Eddie Redmayne serait-il mal dans sa peau ? Non, bien sûr que non me direz-vous. Ce n'est pas parce qu'un acteur fait une véritable performance en devenant son personnage qu'il n'est pas en paix avec lui-même. Mais dans le cas de Redmayne qui se donne corps et âme à son personnage, déjà avec Stephen Hawking, on se demande si le jeune homme n'aurait pas aimé avoir une autre peau.
Car de performance il est de nouveau question avec ce "Danish Girl", inspiré d'une histoire vraie incroyable et tellement d'actualité bien que très tabou face à une incompréhension humaine forte.
Sous la caméra du réalisateur du "Discours d'un roi", Eddie Redmayne se transforme donc et passe de Einar Wegener, peintre paysagiste ayant son petit succès, à Lili Elbe, sa "cousine" éloignée, en fait lui-même travesti en femme. Un passage qu'il effectue avec grande aisance et efficacité ; mais cette performance est plombée par deux choses : Redmayne ne semble pas assez habité par ses personnages, mais surtout les deux entités ne me semble pas assez distingués l'une de l'autre. Lili apparaît déjà trop chez Einar et son conflit intérieur entre son Animus et son Anima (les côtés homme et femme en psychologie mis en lumière par Carl Jung) ne surprend pas au final alors que c'est bien là le nœud de l'histoire.

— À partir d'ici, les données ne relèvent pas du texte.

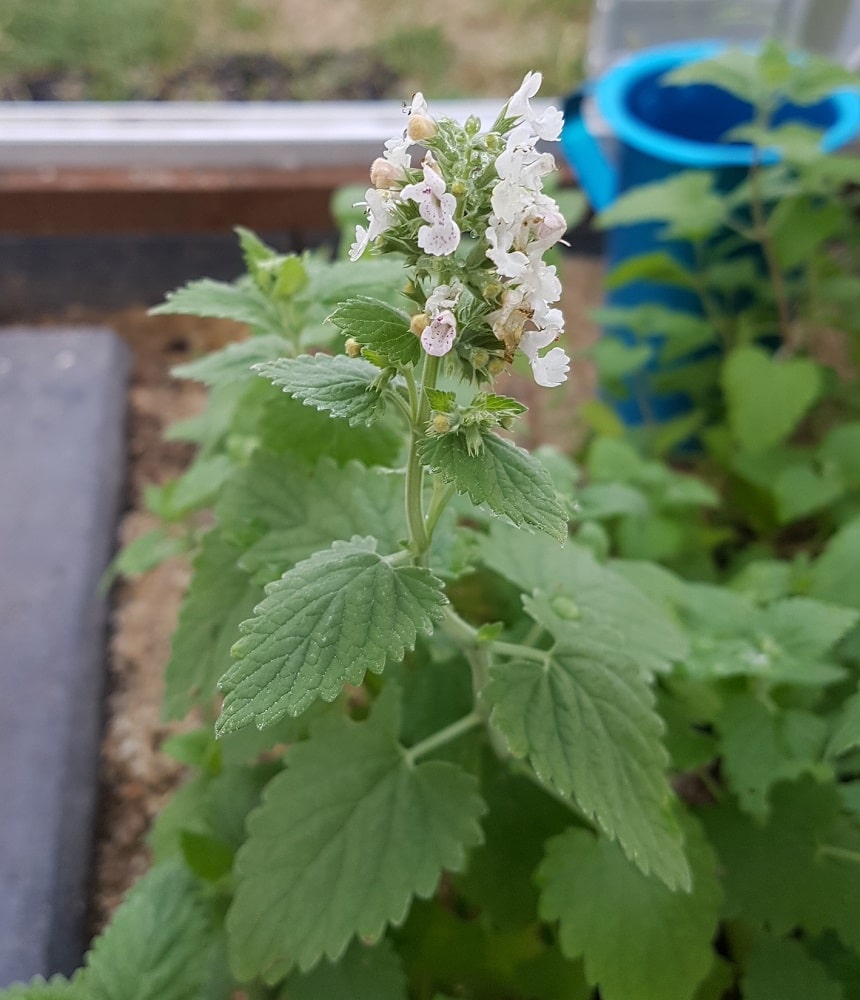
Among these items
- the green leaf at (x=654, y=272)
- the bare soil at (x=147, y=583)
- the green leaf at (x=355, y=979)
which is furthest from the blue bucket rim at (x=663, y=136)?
the green leaf at (x=355, y=979)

Deuxième chose, on peut dire que les interprètes n'ont pas forcément été aidés par la mise en scène d'un classicisme convenu, un poil trop larmoyante et surtout beaucoup trop lisse et correcte pour être prenante. Lili Elbe, véritable pionnière et figure emblématique du "mouvement" transgenre, méritait une histoire plus poignante, avec des hauts très haut et des bas très bas qui n'auraient pas eu besoin d'une mise en scène artificielle pour nous soutirer des larmes.
Un autre problème de cette mise en scène est un rythme un poil étrange, avec une exposition trop rapide, un milieu longuet et une fin ratée qui arrive comme un cheveu sur la soupe.

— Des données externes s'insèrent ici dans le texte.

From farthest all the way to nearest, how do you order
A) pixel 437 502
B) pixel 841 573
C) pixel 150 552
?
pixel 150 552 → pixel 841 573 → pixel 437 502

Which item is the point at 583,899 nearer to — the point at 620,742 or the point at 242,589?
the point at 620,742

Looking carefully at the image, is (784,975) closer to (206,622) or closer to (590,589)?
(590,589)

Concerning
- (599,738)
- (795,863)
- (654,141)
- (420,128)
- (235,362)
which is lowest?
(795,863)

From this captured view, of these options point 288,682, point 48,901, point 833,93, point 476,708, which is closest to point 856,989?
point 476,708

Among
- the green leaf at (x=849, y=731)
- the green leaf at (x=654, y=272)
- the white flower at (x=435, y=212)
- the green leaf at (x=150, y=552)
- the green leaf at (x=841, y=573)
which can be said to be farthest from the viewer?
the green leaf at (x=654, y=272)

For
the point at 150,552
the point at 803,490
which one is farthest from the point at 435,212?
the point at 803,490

Malgré tout, l'histoire réussit à nous transporter et à nous tenir en haleine tout du long. Les personnages, portés par Redmayne qui est tout de même grandiose et Alicia Vikander qui ne l'est pas moins, sont excellents. Car derrière la problématique du changement de sexe et tout ce que cela implique de psychologique, il y a la réalité du couple où les rôles s'échangent, l'amour incroyable de Gerda pour Einar, la stupidité due à l'incompréhension globale de cette situation peu commune, la lutte dans l'adversité pour arriver à se connaître et se reconnaître soi-même, etc…
La lutte pour le droit à une sexualité libre est toujours d'actualité, et le combat pour l'amour sera toujours un moteur essentiel de l'humanité. Voir cette histoire, passionnante et touchante, est comme une piqure de rappel que tout cela est possible. Mais le film, tout en servant l'histoire, manque de force pour convaincre totalement ; ce qui est vraiment dommage.
A voir.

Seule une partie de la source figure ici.